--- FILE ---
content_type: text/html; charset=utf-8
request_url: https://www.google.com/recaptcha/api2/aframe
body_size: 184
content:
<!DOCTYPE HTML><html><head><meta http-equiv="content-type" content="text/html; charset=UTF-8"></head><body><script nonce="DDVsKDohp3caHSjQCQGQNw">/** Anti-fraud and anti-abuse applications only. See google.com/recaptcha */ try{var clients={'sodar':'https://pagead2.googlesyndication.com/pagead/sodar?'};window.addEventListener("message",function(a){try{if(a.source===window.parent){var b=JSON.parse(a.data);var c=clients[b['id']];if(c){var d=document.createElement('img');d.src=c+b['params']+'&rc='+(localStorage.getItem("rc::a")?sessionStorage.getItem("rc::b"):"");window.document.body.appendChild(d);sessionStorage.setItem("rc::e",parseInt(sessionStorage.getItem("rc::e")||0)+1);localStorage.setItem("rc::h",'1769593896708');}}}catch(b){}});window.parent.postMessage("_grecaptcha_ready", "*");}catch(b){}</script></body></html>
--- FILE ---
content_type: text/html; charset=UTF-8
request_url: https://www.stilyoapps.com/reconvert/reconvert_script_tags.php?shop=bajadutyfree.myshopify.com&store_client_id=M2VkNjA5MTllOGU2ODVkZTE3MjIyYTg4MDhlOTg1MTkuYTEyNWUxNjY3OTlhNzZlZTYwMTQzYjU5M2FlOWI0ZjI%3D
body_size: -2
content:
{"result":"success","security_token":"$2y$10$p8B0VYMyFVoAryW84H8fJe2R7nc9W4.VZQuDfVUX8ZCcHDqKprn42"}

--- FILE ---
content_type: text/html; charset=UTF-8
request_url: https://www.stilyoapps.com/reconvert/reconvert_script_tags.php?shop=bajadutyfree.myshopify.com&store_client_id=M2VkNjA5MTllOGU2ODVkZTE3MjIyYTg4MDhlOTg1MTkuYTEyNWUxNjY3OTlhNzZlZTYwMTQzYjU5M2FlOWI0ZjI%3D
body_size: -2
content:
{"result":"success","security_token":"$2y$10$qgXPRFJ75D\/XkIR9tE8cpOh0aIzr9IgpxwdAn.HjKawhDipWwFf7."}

**Your objective**: The entries need to be set down again in full, with no word changed.

**Answer space**:
--- FILE ---
content_type: text/html; charset=utf-8
request_url: https://www.google.com/recaptcha/api2/aframe
body_size: 184
content:
<!DOCTYPE HTML><html><head><meta http-equiv="content-type" content="text/html; charset=UTF-8"></head><body><script nonce="DDVsKDohp3caHSjQCQGQNw">/** Anti-fraud and anti-abuse applications only. See google.com/recaptcha */ try{var clients={'sodar':'https://pagead2.googlesyndication.com/pagead/sodar?'};window.addEventListener("message",function(a){try{if(a.source===window.parent){var b=JSON.parse(a.data);var c=clients[b['id']];if(c){var d=document.createElement('img');d.src=c+b['params']+'&rc='+(localStorage.getItem("rc::a")?sessionStorage.getItem("rc::b"):"");window.document.body.appendChild(d);sessionStorage.setItem("rc::e",parseInt(sessionStorage.getItem("rc::e")||0)+1);localStorage.setItem("rc::h",'1769593896708');}}}catch(b){}});window.parent.postMessage("_grecaptcha_ready", "*");}catch(b){}</script></body></html>
--- FILE ---
content_type: text/html; charset=UTF-8
request_url: https://www.stilyoapps.com/reconvert/reconvert_script_tags.php?shop=bajadutyfree.myshopify.com&store_client_id=M2VkNjA5MTllOGU2ODVkZTE3MjIyYTg4MDhlOTg1MTkuYTEyNWUxNjY3OTlhNzZlZTYwMTQzYjU5M2FlOWI0ZjI%3D
body_size: -2
content:
{"result":"success","security_token":"$2y$10$p8B0VYMyFVoAryW84H8fJe2R7nc9W4.VZQuDfVUX8ZCcHDqKprn42"}

--- FILE ---
content_type: text/html; charset=UTF-8
request_url: https://www.stilyoapps.com/reconvert/reconvert_script_tags.php?shop=bajadutyfree.myshopify.com&store_client_id=M2VkNjA5MTllOGU2ODVkZTE3MjIyYTg4MDhlOTg1MTkuYTEyNWUxNjY3OTlhNzZlZTYwMTQzYjU5M2FlOWI0ZjI%3D
body_size: -2
content:
{"result":"success","security_token":"$2y$10$qgXPRFJ75D\/XkIR9tE8cpOh0aIzr9IgpxwdAn.HjKawhDipWwFf7."}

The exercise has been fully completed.